THE truck wash at the Scone Regional Livestock Selling Centre has now been upgraded to allow waste to be recycled on site, reducing environmental impacts and keeping livestock loads on the move.
The federal and NSW governments co-funded the $320,000 improvements through the Fixing Country Truck Washes program, while Upper Hunter Shire Council contributed an additional $100,000 and carried out the works.
"The upgrade includes the construction of a livestock truck effluent disposal facility and a solids separator to process manure, which means that waste products can be processed on site using less water and labour, as well as turning it into dry waste to be used as fertiliser," Upper Hunter MP Michael Johnsen said.
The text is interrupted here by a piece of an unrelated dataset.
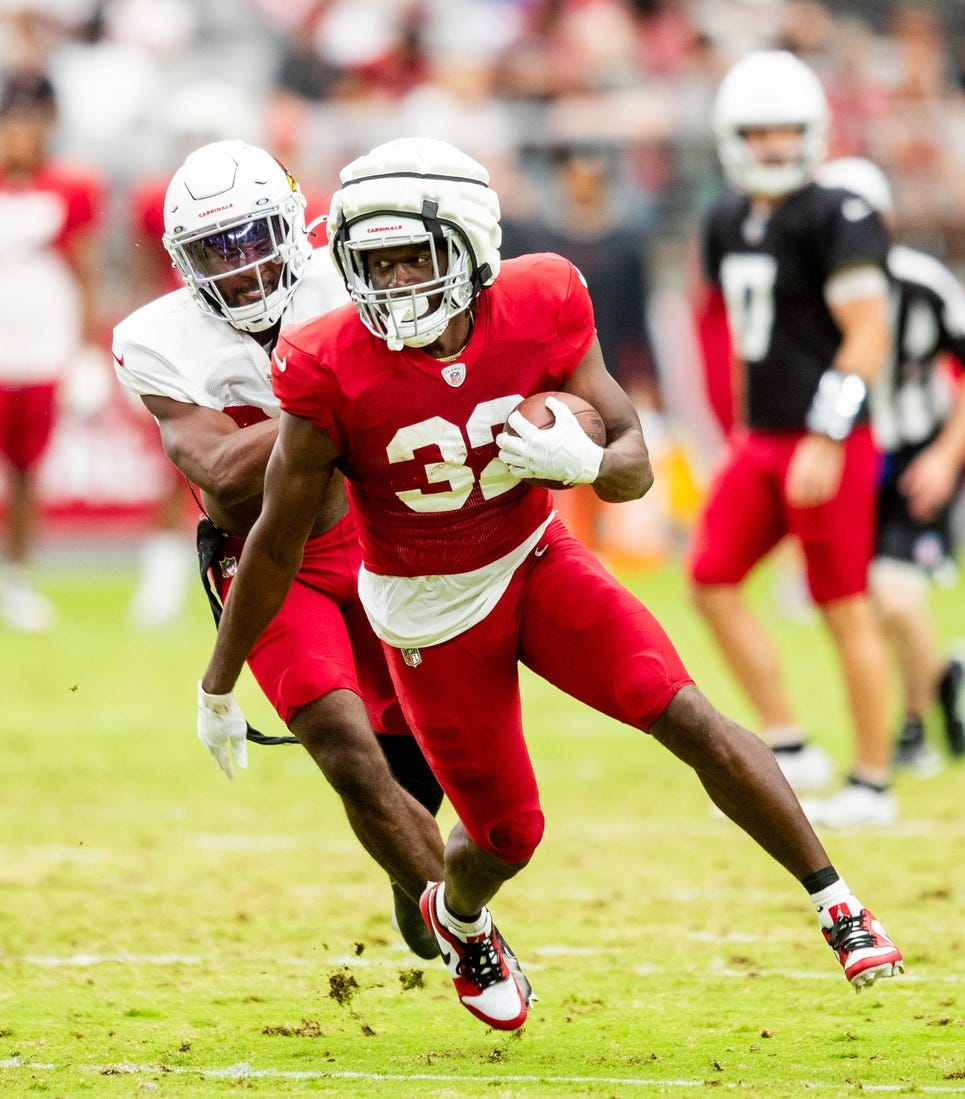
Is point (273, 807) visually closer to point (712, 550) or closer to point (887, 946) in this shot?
point (712, 550)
"We know that the freight industry contributes more than $60 billion to the NSW economy each year, so we're powering ahead with projects like this because truck washing facilities deliver biosecurity measures through disease control and weed management.
"Trucks will be able to empty their effluent tanks more efficiently and it encourages more livestock transporters to install effluent tanks in their trucks, which will reduce the amount of manure on local roads."
Upper Hunter Shire mayor Maurice Collison said the upgrade would reduce wash times, saving money and water, while also making it easier to recycle the manure, creating environmental benefits for the local community.
"Improved facilities will assist not only those dropping off and delivering cattle to the saleyards, but long-haul freight travelling through Scone and people transporting horses," he explained.
The Fixing Country Truck Washes program is a joint initiative between the NSW and federal Governments to build and upgrade truck wash-out facilities.
The initiative was designed to build an efficient freight transport network across regional NSW by focusing on hotspots where truck washing facilities and effluent disposal do not currently meet the needs of truck operators.